SAN FRANCISCO, May 13, 2026, 15:02 (PDT)
- Doximity shares slumped roughly 19% in after-hours as its outlook for fiscal 2027 revenue landed below what Wall Street was looking for.
- Revenue for the fourth quarter climbed 5% to $145.4 million. Still, adjusted earnings landed at 26 cents a share, falling short of the 28-cent consensus.
- More than 800,000 active prescribers tapped the company’s workflow tools this quarter; close to half of them also relied on its clinical AI, the company said.
Doximity, Inc. shares slid late Wednesday, hit by a softer fiscal 2027 sales outlook that undercut management’s argument: that new artificial intelligence features are pulling in more doctors to the platform.
The selloff is catching attention as investors weigh if Doximity’s physician network is really going to ramp up revenue through AI. The latest forecast signals a tougher twelve months: at the midpoint, Doximity’s fiscal 2027 revenue guidance suggests about 4% growth—a sharp slowdown from the 13% increase in fiscal 2026.
Doximity slid another 19% after hours, changing hands at $18.94, following an 11.6% drop in the regular session to finish at $23.39, according to Investing.com data.
The San Francisco-based company is projecting revenue between $664 million and $676 million for the fiscal year ending March 31, 2027, coming in under analysts’ $697.6 million forecast, Benzinga Pro data show. For the first quarter, it expects revenue in the range of $151 million to $152 million, missing the $153.7 million consensus.
Doximity posted fourth-quarter revenue of $145.4 million, a 5% rise over last year and just ahead of the $144.08 million analysts had been looking for. Adjusted earnings clocked in at 26 cents per share, short of the consensus by two cents. Adjusted EBITDA — which strips out interest, taxes, depreciation, amortization and certain other costs — slipped 6% to $65.8 million.
Net income came in at $19.1 million, down sharply from $62.5 million a year ago. The company’s full-year revenue climbed to $644.9 million.

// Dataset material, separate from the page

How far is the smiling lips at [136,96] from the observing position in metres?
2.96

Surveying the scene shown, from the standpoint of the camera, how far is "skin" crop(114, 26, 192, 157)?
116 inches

Free cash flow for the year posted a 19% gain, hitting $317.5 million, according to a filing exhibit.
Doximity notched an “engagement record” last quarter, with over 800,000 active prescribers using its workflow tools, CEO Jeff Tangney said. The company reported that close to half of those users tapped its clinical AI features, and prompts per user almost doubled between January and April. SEC
Doximity rolled out news of a tie-up with Aledade, the physician-led company targeting value-based care. That care model ties at least some provider pay to patient outcomes, not just how many appointments a doctor manages. According to Doximity, its Scribe note-taking tool and Ask clinical AI assistant will be embedded in Aledade Assist, the company’s EHR overlay.
Tangney said the Aledade deal aims to let independent doctors “save time and money.” For Aledade, CEO Farzad Mostashari pointed out that the partnership brings more than just new tech—“where it lands,” he said, matters, highlighting Aledade’s primary-care network and its data reach. Business Wire
The company tapped Matt Sonefeldt for chief financial officer and brought on Dr. Steve Zatz as president. CEO Jeff Tangney pointed to their “experience and relationships” as assets for Doximity’s next phase of growth. With these hires, the firm leans into operational heft while aiming to prove clinical AI can drive top-line gains, not just user engagement. SEC
One sticking point: AI could take longer to drive revenue from health systems, life-sciences clients, or advertisers than some expect. Doximity flagged potential pitfalls, saying that macroeconomic uncertainty, its own member retention and engagement, customer appetite, and fierce competition could all push actual performance off track in this fast-evolving space.
Most of the strain seemed tied to individual names. Teladoc ticked higher during the session, GoodRx slipped roughly 3%, and Veeva Systems gave up about 2.3%. Doximity, though, plunged much harder after hours following its guidance cut.